Yani Osmanlı aydınları bu konuda iki ayrı fikir etrafında toplanmıştı. Bunlardan birincisi Arap alfabesinde ıslah yapılmasının yeterli olacağını savunmaktaydı. İkinci grup ise Arap harflerinin okuma yazma öğrenimi zorlaştırdığını, Latin Harfleri ile bunun kolaylaşacağını ve eğitimin de yaygınlaşacağını iddia etmekteydi.  Bunların başında Hüseyin Cahit Yalçın, Celal Nuri, Abdullah Cevdet, Kılıçzade Hakkı gibi önemli meşrutiyetçiler gelmekteydi. Fikir hayatında savunulan bu görüşlerin siyasete yansıması ise 1908 yılında Musullu Dr. Davut Bey tarafından Meclis-i Mebusan’a verilen Islah-ı Hüruf  tasarısı ile oldu. Davut Bey bu tasarıda “ Arap Harfleri’nde çok şekiller ezberlemek mecburiyeti oluşunu” gerekçe göstererek Latin Harfleri'nin kabulünü teklif etti.  Alfabe konusunun önemli bir tartışma konusu olduğu günlerde ilk resmi girişim ise 1909 yılında İmla Komisyonu'nun kurulması oldu. 

Latin Harfleri ile ilgili bir diğer gelişme Arnavutların Sadrazamlığa başvurarak Latin Harfleri'ni kullanmak için istedikleri izindi. Bu talep üzerine Sadrazamlık Şeyhülislam’dan görüş istedi. Şeyhülislam ise verdiği cevapta: “ Kur’an’ın Arap yazısından başka bir yazı ile yazılamayacağı ve okullarda okutulamayacağını söyleyecekti.
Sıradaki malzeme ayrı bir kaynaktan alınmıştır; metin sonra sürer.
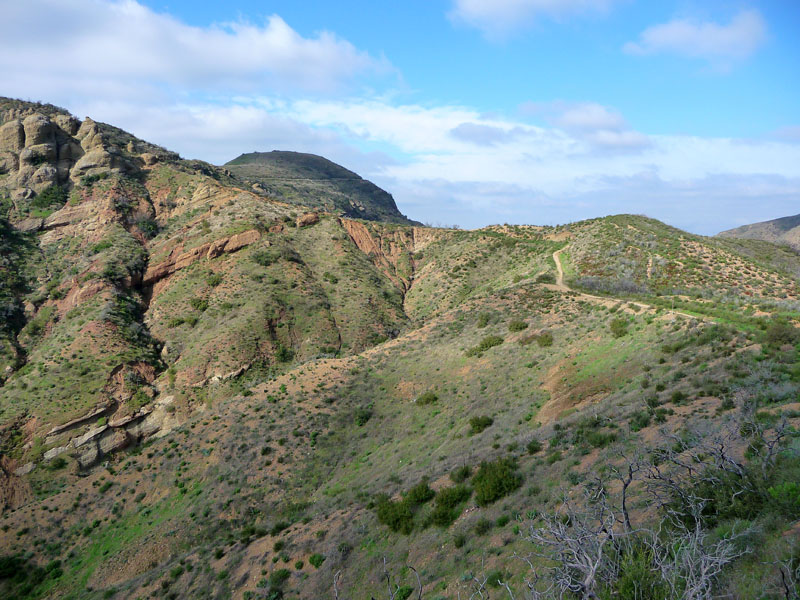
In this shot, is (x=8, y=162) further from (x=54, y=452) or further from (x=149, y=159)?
(x=54, y=452)

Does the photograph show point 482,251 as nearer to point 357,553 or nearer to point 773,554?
point 357,553

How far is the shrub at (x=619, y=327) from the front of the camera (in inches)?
1061

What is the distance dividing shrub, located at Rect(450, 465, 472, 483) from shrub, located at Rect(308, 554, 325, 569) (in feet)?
19.8

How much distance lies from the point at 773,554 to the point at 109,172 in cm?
7556

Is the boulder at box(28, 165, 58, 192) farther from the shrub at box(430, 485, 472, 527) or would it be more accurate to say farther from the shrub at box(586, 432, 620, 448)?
the shrub at box(586, 432, 620, 448)

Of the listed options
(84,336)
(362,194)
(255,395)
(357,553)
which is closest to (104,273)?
(84,336)

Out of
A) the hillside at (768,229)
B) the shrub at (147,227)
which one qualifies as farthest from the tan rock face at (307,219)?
the hillside at (768,229)

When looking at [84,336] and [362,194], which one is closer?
[84,336]

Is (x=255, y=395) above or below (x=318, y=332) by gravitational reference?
below

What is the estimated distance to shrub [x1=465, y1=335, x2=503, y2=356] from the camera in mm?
32369

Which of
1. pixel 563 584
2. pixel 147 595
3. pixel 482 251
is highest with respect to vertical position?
pixel 482 251

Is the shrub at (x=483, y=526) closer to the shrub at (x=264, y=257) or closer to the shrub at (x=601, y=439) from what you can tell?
the shrub at (x=601, y=439)

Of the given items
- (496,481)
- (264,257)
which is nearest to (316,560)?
(496,481)

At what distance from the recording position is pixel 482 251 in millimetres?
63438
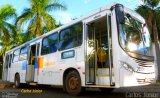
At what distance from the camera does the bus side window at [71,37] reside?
1037 centimetres

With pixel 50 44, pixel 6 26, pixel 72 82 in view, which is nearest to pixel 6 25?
pixel 6 26

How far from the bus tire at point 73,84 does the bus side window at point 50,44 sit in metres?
1.92

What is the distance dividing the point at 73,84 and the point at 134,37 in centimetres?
307

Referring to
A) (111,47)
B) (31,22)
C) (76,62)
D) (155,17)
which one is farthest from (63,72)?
(155,17)

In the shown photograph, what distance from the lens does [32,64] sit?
14.9 m

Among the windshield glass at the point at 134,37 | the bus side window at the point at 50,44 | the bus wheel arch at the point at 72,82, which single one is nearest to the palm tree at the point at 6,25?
the bus side window at the point at 50,44

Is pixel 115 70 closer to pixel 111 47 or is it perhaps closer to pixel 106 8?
pixel 111 47

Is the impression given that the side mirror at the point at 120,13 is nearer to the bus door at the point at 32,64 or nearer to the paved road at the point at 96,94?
the paved road at the point at 96,94

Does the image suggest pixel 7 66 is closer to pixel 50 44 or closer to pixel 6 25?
pixel 50 44

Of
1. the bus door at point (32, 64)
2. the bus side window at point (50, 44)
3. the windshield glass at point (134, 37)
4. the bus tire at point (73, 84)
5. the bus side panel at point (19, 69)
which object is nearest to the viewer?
the windshield glass at point (134, 37)

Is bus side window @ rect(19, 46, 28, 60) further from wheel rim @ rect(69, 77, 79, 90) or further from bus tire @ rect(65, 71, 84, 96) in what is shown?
wheel rim @ rect(69, 77, 79, 90)

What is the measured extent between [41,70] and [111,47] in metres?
5.59

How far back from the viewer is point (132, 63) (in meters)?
8.52

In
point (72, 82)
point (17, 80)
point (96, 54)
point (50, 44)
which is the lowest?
point (17, 80)
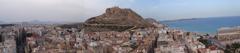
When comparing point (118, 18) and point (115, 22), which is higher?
point (118, 18)

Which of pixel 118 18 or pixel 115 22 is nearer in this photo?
pixel 115 22

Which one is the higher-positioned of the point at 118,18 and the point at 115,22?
the point at 118,18

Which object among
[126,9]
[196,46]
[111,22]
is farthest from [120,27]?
[196,46]

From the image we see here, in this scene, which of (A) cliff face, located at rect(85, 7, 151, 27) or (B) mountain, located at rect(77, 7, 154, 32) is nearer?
(B) mountain, located at rect(77, 7, 154, 32)

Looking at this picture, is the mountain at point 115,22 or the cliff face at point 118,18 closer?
the mountain at point 115,22

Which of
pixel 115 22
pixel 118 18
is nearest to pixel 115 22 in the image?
pixel 115 22

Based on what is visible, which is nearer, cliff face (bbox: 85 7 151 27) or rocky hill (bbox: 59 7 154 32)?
rocky hill (bbox: 59 7 154 32)

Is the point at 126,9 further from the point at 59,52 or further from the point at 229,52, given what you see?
the point at 59,52

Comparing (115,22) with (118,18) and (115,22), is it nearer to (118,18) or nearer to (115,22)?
(115,22)
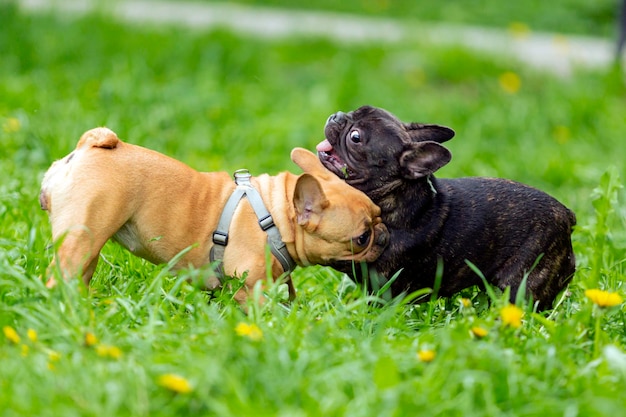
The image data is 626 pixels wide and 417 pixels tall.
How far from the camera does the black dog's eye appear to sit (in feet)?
15.6

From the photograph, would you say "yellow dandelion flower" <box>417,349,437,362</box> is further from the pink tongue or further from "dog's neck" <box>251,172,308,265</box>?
the pink tongue

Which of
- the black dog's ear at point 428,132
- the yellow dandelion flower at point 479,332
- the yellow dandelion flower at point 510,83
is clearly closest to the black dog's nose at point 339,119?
the black dog's ear at point 428,132

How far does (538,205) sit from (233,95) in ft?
15.9

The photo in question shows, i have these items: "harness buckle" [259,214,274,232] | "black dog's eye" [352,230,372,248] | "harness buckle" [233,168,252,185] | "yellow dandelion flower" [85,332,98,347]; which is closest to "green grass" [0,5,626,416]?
"yellow dandelion flower" [85,332,98,347]

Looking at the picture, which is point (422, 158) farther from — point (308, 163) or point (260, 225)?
point (260, 225)

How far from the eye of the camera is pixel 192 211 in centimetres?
475

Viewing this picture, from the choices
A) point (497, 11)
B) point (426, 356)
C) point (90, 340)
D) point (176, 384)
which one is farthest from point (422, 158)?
point (497, 11)

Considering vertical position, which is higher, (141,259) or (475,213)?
(475,213)

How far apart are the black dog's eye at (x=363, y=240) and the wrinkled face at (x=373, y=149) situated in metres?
0.35

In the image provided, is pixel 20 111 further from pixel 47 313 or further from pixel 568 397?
pixel 568 397

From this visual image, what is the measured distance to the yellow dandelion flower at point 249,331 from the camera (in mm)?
3447

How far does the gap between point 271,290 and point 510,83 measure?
24.1 ft

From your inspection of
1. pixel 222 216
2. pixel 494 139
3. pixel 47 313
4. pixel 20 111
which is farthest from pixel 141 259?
pixel 494 139

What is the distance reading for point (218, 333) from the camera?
3639 millimetres
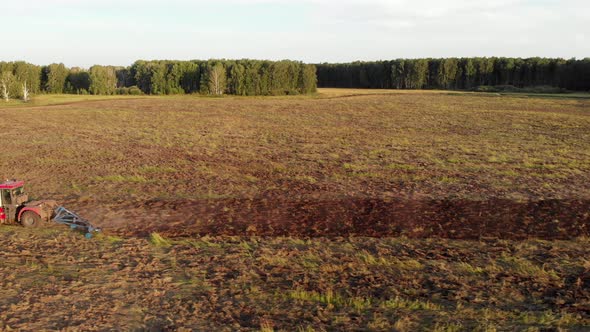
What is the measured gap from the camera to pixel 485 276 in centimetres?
1164

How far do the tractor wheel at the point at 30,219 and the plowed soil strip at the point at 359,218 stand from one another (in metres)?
2.05

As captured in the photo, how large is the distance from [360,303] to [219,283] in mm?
3337

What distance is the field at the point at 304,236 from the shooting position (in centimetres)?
984

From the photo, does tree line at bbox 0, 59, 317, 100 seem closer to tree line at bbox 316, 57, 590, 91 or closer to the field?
tree line at bbox 316, 57, 590, 91

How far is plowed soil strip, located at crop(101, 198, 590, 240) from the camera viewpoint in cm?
1564

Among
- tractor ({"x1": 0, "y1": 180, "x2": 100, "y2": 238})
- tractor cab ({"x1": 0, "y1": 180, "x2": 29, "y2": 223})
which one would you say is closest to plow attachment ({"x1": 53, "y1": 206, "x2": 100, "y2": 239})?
tractor ({"x1": 0, "y1": 180, "x2": 100, "y2": 238})

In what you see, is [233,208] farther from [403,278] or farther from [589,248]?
[589,248]

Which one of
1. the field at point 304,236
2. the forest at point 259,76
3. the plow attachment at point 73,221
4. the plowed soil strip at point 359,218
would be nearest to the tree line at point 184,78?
the forest at point 259,76

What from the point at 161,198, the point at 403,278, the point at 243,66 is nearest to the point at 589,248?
the point at 403,278

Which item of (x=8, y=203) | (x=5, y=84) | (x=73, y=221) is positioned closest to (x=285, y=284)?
(x=73, y=221)

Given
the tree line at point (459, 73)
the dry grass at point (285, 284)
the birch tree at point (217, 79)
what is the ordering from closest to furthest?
the dry grass at point (285, 284)
the birch tree at point (217, 79)
the tree line at point (459, 73)

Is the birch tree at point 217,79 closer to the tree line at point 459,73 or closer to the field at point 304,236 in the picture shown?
the tree line at point 459,73

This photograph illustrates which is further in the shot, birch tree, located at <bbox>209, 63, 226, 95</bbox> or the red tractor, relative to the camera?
birch tree, located at <bbox>209, 63, 226, 95</bbox>

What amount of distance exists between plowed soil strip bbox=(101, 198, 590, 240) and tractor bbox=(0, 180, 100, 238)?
3.54ft
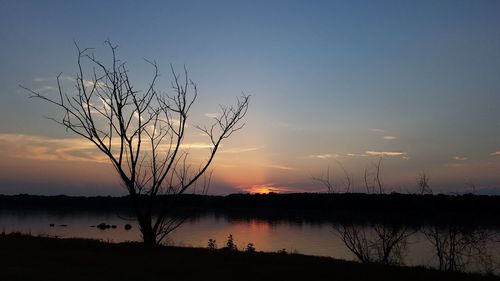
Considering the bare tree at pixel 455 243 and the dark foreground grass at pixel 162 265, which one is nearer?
the dark foreground grass at pixel 162 265

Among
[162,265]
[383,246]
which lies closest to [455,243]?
[383,246]

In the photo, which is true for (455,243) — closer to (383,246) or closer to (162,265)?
(383,246)

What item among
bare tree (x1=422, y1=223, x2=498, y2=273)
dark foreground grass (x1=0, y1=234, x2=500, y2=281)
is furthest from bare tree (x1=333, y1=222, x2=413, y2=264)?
dark foreground grass (x1=0, y1=234, x2=500, y2=281)

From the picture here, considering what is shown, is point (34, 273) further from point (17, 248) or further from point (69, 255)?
point (17, 248)

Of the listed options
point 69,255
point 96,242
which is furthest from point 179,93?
point 69,255

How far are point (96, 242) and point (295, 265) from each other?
17.4ft

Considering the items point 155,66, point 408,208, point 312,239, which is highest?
point 155,66

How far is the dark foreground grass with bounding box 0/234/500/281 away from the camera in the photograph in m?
9.69

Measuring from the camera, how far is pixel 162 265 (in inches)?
426

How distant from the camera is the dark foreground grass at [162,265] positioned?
31.8 feet

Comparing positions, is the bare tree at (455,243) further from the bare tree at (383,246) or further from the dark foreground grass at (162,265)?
the dark foreground grass at (162,265)

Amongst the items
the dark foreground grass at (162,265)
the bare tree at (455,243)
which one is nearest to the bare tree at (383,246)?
the bare tree at (455,243)

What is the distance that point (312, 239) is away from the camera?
44500 millimetres

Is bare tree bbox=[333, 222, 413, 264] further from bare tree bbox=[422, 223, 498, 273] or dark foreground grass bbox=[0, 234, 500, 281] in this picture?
dark foreground grass bbox=[0, 234, 500, 281]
Yine İstanbul'daki dış temsilciliklerin, ender de olsa resmi makamlara Latin Harfleri'yle Türkçe ola­rak telgraf çektikleri görülmüştür. 

Kısacası: Osmanlı Latince kıllanmak istiyordu. Ama alfabenin değiştirilmesi, II. Meşrutiyet döneminde de ele alınmıştı. Arap Harfleri'yle Türkçeyi daha kolay ve basit şekilde okuyup yaz­mak için "hurûf-ı mukattaa", yani harf­lerin birbirine bitişik değil ayrı olarak yazılmasını ve ünlülerin tam ve doğru olarak ifadesine yarayacak harflerin ila­vesini esas tutan yeni bir alfabenin uygulanmasına çalışılmış, ancak I. Dünya Savaşı bu çalışmaları yarım bırakmıştı.